(Beginning of Extract to read)

There's a good chance that humans are the only intelligent life in the galaxy, according to a new study submitted to the journal Proceedings of the Royal Society of London A. As Quartz reports, researchers at Oxford University's Future of Humanity Institute applied existing knowledge of biology, chemistry, and cosmology to the Drake equation (below). It was created by astronomer Frank Drake in 1961 as an attempt to calculate the number of intelligent civilizations that could be in our galaxy. He included factors like the average rate of star formation and the average lifespan of intelligent civilizations.

Image showing text of the Drake equation and explaining what each variable means
Equation: University of Rochester; Image: Hannah McDonald

They estimate there’s a 53 to 99.6 percent chance we’re alone in the galaxy, and a 39 to 85 percent chance we’re the only intelligent life to be found in the entire universe.

“Where are they?” the researchers ask, referring to the classic Fermi Paradox, which asserts that intelligent extraterrestrial beings exist and that they should have visited Earth by now. “Probably extremely far away, and quite possibly beyond the cosmological horizon and forever unreachable.”

Seth Shostak doesn’t buy it. Shostak is senior astronomer at the SETI Institute, a research organization that analyzes radio signals for signs of extraterrestrial intelligence. Part of the challenge with mathematical modeling like this, Shostak says, is that the data are limited; scientists just haven’t looked at very many star systems.

(End of Extract to read)
(Beginning of Supplied entries)

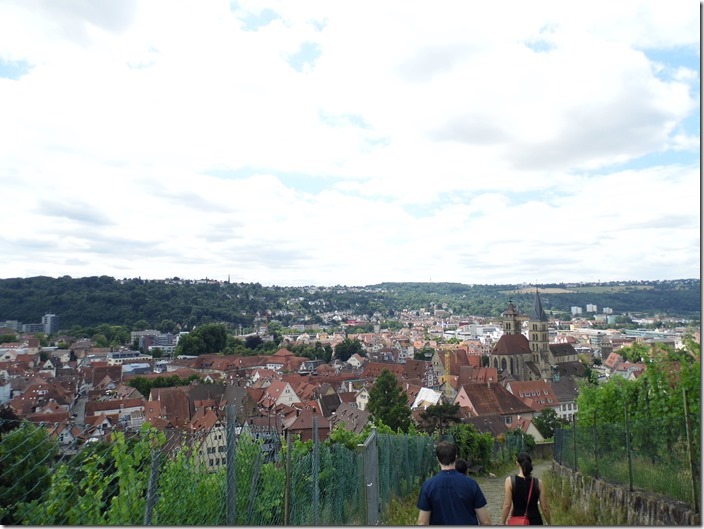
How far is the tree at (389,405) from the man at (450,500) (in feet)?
80.4

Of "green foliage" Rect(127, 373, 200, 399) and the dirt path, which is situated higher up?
the dirt path

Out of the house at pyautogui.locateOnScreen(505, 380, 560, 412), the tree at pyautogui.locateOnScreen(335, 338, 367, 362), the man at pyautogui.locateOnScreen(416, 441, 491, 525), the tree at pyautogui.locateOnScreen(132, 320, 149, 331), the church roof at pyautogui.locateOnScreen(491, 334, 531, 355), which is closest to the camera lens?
the man at pyautogui.locateOnScreen(416, 441, 491, 525)

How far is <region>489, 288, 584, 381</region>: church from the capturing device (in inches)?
2569

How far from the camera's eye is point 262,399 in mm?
50812

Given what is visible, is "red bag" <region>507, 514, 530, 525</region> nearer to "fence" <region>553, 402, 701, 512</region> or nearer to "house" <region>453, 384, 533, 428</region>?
"fence" <region>553, 402, 701, 512</region>

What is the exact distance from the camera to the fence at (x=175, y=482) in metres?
3.05

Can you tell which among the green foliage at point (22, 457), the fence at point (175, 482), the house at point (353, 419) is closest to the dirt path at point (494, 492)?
the fence at point (175, 482)

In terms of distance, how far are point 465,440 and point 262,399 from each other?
3910 centimetres

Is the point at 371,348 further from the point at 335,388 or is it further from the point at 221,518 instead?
the point at 221,518

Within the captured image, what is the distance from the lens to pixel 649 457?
21.9 feet

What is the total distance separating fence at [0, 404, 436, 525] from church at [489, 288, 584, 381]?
58167mm

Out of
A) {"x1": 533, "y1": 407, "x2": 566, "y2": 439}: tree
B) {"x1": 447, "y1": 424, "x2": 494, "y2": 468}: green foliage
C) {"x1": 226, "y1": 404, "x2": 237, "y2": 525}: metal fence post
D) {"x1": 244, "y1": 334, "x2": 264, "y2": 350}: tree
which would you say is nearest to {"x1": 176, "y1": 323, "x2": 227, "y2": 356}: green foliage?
{"x1": 244, "y1": 334, "x2": 264, "y2": 350}: tree

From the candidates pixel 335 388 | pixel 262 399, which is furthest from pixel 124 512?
pixel 335 388

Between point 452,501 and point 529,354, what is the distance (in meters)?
67.9
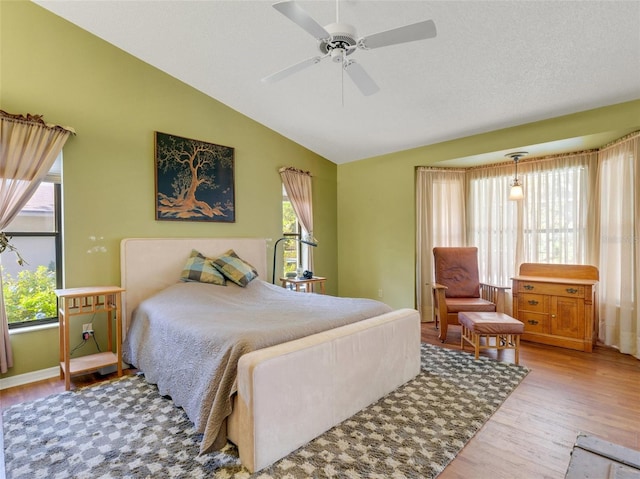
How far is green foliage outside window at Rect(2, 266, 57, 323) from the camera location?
9.41ft

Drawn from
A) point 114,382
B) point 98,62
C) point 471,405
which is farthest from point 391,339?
point 98,62

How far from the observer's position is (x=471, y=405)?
2396mm

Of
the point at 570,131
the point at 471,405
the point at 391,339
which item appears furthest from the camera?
the point at 570,131

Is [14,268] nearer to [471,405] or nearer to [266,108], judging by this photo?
[266,108]

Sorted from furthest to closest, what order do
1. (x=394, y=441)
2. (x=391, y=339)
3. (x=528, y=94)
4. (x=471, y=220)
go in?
(x=471, y=220), (x=528, y=94), (x=391, y=339), (x=394, y=441)

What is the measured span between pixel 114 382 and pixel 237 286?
1.39 meters

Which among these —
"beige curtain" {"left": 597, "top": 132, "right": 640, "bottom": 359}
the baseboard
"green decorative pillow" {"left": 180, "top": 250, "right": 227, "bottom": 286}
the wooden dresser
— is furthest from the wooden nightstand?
"beige curtain" {"left": 597, "top": 132, "right": 640, "bottom": 359}

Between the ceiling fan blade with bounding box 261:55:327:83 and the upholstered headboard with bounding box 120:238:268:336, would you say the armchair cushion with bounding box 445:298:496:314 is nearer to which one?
the upholstered headboard with bounding box 120:238:268:336

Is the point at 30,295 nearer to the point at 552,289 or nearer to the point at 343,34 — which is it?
the point at 343,34

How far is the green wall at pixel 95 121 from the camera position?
2832mm

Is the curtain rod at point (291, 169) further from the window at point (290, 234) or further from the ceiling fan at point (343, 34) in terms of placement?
the ceiling fan at point (343, 34)

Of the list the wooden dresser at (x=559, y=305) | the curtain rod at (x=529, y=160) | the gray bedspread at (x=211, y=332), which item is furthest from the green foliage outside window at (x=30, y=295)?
the wooden dresser at (x=559, y=305)

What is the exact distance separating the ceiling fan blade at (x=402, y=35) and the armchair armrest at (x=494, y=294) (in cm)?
329

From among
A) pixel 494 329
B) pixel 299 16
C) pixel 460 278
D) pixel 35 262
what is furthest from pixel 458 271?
pixel 35 262
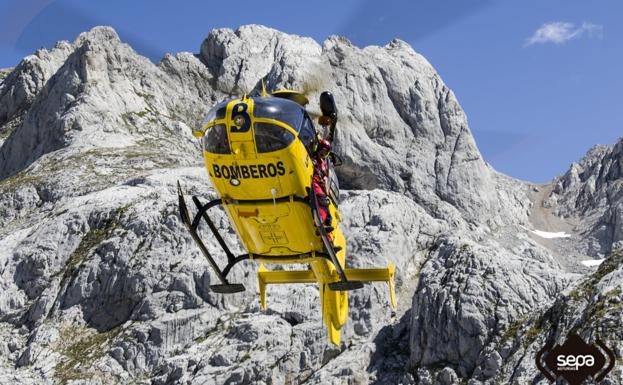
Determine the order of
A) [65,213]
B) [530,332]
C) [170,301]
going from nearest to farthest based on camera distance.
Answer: [530,332] < [170,301] < [65,213]

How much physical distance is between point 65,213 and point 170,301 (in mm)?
12951

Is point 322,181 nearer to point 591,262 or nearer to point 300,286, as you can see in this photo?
point 300,286

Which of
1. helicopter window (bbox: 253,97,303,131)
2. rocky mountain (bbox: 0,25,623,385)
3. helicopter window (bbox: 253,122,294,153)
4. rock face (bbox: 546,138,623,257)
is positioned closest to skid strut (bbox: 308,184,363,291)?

(End of Supplied entries)

## Required action A:
In the passage on the Drake equation study, what chance do the Oxford researchers estimate that we are alone in the galaxy?
## Required action B:
Write what comes next in the passage on the Drake equation study, picking up after its final sentence.
The records have no connection to the passage on the Drake equation study.

## Result A:
A 53 to 99.6 percent chance.

## Result B:
“I could walk outside here in Mountain View, California and not see too many hippos strolling the streets,” he tells Mental Floss. “But it would be incorrect for me to say on that rather limited basis that there’s probably no hippos anywhere. It’s a big conclusion to make on the basis of a local observation.”

Moreover, they may not even know what to look for in the solar systems they have reviewed. The SETI Institute examines radio communications and light signals, but there’s always the possibility that an intelligent civilization has attempted to contact us using means we may not have developed or even considered yet.

The Fermi Paradox itself may be naïve in its understanding of the universe, Shostak says. “You could have said the same thing about Antarctica in the 1700s. A lot of people wondered, ‘Is there a continent down there?’ On the one hand, you could argue there was [a continent], and on the other hand, you could say, ‘Look, there’s an awful lot of water in the Pacific and the Atlantic, and there’s no continents there, so why should there be one at the bottom of the ocean?’”

In other words, any conclusions about the existence of extraterrestrial intelligence are likely to be presumptive, made before any solid data is released or discovered. The truth may be out there, Shostak says. We just haven’t found it yet.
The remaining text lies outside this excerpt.